And I've acknowledged that you probably do use those dates, but nevertheless you haven't said anything about how they are necessary, what they actually tell you that you can't find out from relative dating and seismic imaging.
Actually, I did. In so many words, anyway.
Radiometric dates help determine the thermal history of a basin and when/where oil might be generated. If a date is too old, the oil might have already formed and migrated, or the heat from an intrusive might be too old to have affected a source rock.
This kind of information is used as a filter to set priorities for maintaining a land position or when to drill a target.
However, what you say is that all intrusive rocks are of the same age. That really doesn't fly in any kind of exploration.
In some mineral exploration, age dates are critical in determining targets and prioritizing them. Too old or too young in the Rocky Mountains and no one wants to spend money on them.
This is interesting. Finally someone has given an answer to the question about how OE dating helps in finding oil. Unfortunately this may be off topic here, but it would be good to understand more about this. As written it's still rather mystifying to me.
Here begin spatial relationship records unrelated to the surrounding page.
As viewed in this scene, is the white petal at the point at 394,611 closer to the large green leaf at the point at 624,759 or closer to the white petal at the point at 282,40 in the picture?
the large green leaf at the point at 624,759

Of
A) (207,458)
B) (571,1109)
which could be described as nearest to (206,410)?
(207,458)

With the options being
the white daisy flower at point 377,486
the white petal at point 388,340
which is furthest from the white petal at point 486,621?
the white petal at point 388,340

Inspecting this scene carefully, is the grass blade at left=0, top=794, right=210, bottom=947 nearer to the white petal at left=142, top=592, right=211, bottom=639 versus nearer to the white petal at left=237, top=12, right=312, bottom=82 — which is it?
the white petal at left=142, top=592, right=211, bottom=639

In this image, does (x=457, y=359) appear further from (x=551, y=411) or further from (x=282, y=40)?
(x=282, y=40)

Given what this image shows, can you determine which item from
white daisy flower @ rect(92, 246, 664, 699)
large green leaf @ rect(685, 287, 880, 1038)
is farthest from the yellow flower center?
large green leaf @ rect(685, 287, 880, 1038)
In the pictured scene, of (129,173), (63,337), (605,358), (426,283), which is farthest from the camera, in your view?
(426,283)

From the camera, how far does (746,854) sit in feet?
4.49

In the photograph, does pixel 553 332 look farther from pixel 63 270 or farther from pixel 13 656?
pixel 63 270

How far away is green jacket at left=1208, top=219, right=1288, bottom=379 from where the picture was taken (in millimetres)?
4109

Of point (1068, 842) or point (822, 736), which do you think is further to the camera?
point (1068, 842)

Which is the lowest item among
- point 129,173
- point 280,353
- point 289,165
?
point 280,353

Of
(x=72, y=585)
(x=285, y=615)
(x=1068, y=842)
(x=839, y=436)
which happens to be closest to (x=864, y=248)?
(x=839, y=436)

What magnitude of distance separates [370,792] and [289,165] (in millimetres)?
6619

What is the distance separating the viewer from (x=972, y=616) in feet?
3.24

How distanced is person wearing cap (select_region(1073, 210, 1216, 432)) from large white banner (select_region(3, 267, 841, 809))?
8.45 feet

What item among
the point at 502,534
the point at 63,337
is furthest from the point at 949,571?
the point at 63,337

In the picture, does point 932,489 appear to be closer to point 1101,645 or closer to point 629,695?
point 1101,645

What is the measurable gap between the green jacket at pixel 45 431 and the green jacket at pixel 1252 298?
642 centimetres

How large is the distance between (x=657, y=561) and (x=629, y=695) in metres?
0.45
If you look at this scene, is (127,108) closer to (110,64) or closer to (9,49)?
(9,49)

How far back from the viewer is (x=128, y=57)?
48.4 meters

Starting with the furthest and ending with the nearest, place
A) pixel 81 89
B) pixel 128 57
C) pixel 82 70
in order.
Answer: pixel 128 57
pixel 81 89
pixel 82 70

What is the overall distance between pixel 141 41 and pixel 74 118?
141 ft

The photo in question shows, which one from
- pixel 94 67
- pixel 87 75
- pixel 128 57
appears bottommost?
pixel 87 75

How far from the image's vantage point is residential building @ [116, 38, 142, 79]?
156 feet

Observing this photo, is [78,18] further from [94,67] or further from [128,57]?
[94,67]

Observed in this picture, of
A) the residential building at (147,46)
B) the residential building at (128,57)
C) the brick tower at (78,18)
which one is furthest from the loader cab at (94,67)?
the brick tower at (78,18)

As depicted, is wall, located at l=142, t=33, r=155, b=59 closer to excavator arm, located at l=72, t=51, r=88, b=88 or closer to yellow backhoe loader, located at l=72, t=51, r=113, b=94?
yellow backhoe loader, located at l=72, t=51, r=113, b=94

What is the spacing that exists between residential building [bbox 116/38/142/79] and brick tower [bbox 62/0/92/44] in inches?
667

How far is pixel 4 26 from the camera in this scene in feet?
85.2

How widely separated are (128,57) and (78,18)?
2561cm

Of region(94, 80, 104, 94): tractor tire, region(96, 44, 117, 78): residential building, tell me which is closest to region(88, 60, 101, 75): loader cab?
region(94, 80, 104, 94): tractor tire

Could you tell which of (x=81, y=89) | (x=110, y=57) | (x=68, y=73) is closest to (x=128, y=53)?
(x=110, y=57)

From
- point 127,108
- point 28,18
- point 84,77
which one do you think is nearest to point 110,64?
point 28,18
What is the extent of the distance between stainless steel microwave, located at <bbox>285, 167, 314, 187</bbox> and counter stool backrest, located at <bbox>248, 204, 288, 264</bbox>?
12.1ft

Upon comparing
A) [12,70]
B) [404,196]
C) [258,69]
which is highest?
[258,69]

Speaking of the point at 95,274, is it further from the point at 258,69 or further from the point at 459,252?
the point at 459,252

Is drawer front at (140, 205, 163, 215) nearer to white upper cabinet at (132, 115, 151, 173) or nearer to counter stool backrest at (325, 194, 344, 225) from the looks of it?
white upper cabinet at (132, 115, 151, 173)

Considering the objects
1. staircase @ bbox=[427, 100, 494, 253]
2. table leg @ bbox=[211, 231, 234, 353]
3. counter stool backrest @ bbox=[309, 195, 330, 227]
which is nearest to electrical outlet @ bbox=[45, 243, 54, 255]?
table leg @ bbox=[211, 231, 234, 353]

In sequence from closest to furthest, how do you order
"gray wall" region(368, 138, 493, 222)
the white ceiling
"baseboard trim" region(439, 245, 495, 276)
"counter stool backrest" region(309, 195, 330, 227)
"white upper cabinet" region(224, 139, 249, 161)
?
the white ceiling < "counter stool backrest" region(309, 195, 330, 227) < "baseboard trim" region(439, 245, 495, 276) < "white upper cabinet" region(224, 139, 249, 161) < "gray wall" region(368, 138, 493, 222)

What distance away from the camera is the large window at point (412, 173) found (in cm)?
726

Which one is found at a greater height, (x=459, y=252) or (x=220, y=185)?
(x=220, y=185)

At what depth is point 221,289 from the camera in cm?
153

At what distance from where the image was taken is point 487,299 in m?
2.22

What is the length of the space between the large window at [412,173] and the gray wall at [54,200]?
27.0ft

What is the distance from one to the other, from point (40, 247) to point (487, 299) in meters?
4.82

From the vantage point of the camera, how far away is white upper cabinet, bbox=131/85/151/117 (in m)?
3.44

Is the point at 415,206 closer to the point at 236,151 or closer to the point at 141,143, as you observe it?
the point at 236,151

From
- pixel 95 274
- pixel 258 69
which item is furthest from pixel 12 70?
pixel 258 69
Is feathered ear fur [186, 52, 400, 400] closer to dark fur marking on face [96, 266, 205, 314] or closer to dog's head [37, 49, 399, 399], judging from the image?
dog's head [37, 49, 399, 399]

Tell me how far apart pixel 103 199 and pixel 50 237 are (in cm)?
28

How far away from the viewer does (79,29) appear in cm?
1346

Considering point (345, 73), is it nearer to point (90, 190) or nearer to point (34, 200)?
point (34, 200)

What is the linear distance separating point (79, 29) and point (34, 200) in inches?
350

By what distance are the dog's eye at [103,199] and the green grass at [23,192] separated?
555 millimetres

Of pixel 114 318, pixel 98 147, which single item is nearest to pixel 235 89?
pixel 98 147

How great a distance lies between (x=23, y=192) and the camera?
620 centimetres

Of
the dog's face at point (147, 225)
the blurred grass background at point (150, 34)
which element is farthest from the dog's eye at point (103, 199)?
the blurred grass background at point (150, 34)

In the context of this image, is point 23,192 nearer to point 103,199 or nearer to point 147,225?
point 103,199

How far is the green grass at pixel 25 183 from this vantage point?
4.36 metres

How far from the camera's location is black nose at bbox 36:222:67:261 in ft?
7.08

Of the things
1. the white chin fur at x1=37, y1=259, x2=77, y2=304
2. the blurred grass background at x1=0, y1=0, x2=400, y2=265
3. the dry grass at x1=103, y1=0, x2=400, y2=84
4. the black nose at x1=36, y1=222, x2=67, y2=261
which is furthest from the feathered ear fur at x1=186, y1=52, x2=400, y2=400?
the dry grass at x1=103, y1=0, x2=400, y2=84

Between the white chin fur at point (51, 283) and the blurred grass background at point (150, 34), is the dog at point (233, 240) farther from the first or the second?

Temperature seems to be the point of the dating, but I'm not sure how that works. If it's the current temperature of the rocks how does dating help establish that? Why couldn't you drop a thermometer down a core pipe to find out? And how would you determine the date of a buried rock in any case? I understand that simply knowing its time period, such as "Carboniferous" would give too broad a range of dates if you are trying to determine a more exact date as the basis for determining temperature.
Anyway I hope this can be discussed further somewhere, if not here.